Availability & Resilience
This page describes how Breeze remains available under normal load, recovers from component failures, and responds to incidents.
High availability
| Component | Resilience |
|---|---|
| MongoDB Atlas | 3-node replica set with automatic failover. Loss of any single node is transparent to the application. |
| Azure App Service (backend) | Containerized, restartable. Auto-scale is configured to add and remove instances based on load. |
| Azure Blob Storage | Azure-managed redundancy within Norway East. |
| Azure Cache for Redis | Azure-managed cache used for token validation and rate-limit enforcement. Treated as a critical-path dependency; cache-tier resilience is provided by the managed service. |
| Vercel (frontend) | Multi-region CDN; static assets served from edge. |
There are no single points of failure within the database or storage tiers. The backend application can be redeployed without data loss.
Backups and point-in-time recovery
The MongoDB Atlas cluster is configured with continuous backup and point-in-time restore. Backups are:
- Encrypted at rest with the same key material as the primary cluster.
- Stored in the same region (Norway) as the primary, in line with the data-residency commitment.
- Restorable to any point within the configured retention window (per the Atlas backup configuration on the cluster).
Restoration is performed by the Sotera operations team in response to a verified incident or a customer support request requiring data recovery.
Monitoring
The following monitoring is in place:
- MongoDB Atlas alerts on cluster events: failover, scaling actions, replica-set state changes, slow queries, storage thresholds, and replication lag.
- Azure Monitor on the App Service: CPU, memory, request latency, HTTP error rates, and platform health.
- Sentry on the application: error spikes, regression in key flows, unhandled exceptions.

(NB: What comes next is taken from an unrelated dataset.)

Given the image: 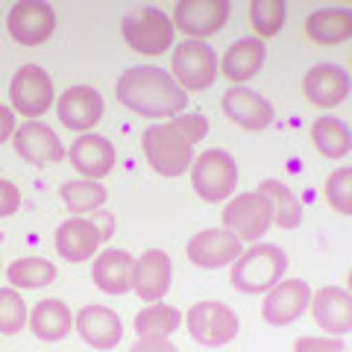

- Uptime monitoring of public endpoints.
Alerts are routed to the engineering on-call rotation.
Incident response
Sotera operates an internal incident-response process that covers detection, triage, containment, eradication, recovery, and post-incident review. Incidents that may have affected customer data trigger a notification to the responsible customer or partner contact in line with the applicable Data Processing Agreement and, where required, GDPR Article 33 obligations.
For details on a specific incident commitment or breach-notification timeframe, refer to your DPA with Sotera or with your partner.
Change management
Production changes go through:
- Code review by at least one engineer other than the author.
- Automated checks on every pull request (TypeScript type checking, build validation).
- Deployment via CI/CD — manual ad-hoc deploys are not part of the normal flow.
- Staged rollout through a pre-production environment before reaching production.